Taking charge of your own education

rolls of filmThis week our photography consultant had the opportunity to watch as two young people developed their first rolls of film. Of course he enjoyed their excitement at actually using this unfamiliar old technology, and was reminded that his own first roll was a long time ago. (It’s still available in the archives, but is—understandably—not brought out for printing very often.) More important, though, are his observations on learning things, which is not the same as being taught.

Our photography consultant writes:

There are two young people in particular in this evening class, where I am refining my printing skills (one can never be too good at it), who had never taken a film picture before. I call it a class but it’s very free-form, and I look on it more as access to a darkroom with help at hand if needed. There are no assignments, quizzes or tests; you learn what you set out to learn.

So it is very different from school as we knew it, which is heavily structured, scheduled and time-constrained. Also, in school the subjects are chosen for us and we are tested at the end. We might, perhaps, choose Spanish instead of French and Band instead of Choir, but we are being taught.

There is an enormous difference—I can’t underline this too heavily—when you take charge yourself and set out to learn something. Sometimes it happens in school, though our consultants all shamefacedly admit that they didn’t get to that point until well into graduate school. (Which implies that most people never get there.)

Everyone has a different style of learning (another blog post will address this), but the following points should cover just about anyone trying to learn a technique, something they intend to apply independently:

Try it!

This is the most important step! My young classmates were nervous at their first attempts, and were reluctant to spend film on something that might not turn out well. But—this is not a judged final performance; it needn’t be perfect. (If you’re already perfect, why are you in the class at all?). Your question should be, at each step, “What can I learn from this?” I’ve seen this idea several times recently on social media, so it’s not original with me.

It’s also not new. Scientists work this way. Our astronomer, for instance, surveyed the entire sky (which is a big place) for a certain kind of galaxy. Theories said he should have found dozens, if not hundreds; he found two. That wasn’t a failure. It meant that the theories needed to be revised.

Remember what you did

Once you’ve tried something, you have a benchmark: one firm datum saying this produced that. But you have to remember what this was. If, shooting around in the dark, you stumble upon something that works, it does you no good unless you can get back to it.

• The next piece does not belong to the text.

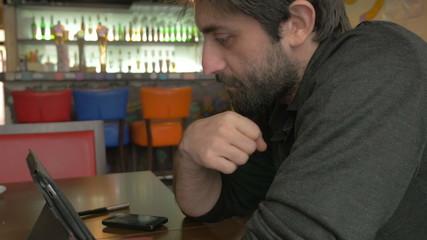 Businessman thinking in a bar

With both these steps, film (instead of digital) photography can be unexpectedly useful. Each picture on film is expensive compared with digital imaging. That means you’re more inclined to think ahead, to apply what you already know—which in turn means anything you learn can be attached to an existing structure, instead of being quickly forgotten. And there is a delay between taking the picture and seeing the result, which means you need at least a medium-term memory (or notes). Checking your digital camera’s screen gives you feedback right away, but keeps your adjustments in short-term memory, from which they quickly disappear.

Try it again

Keep poking the universe to see what it does. Change something and poke again. Keep track of what happens—and you’ll learn something.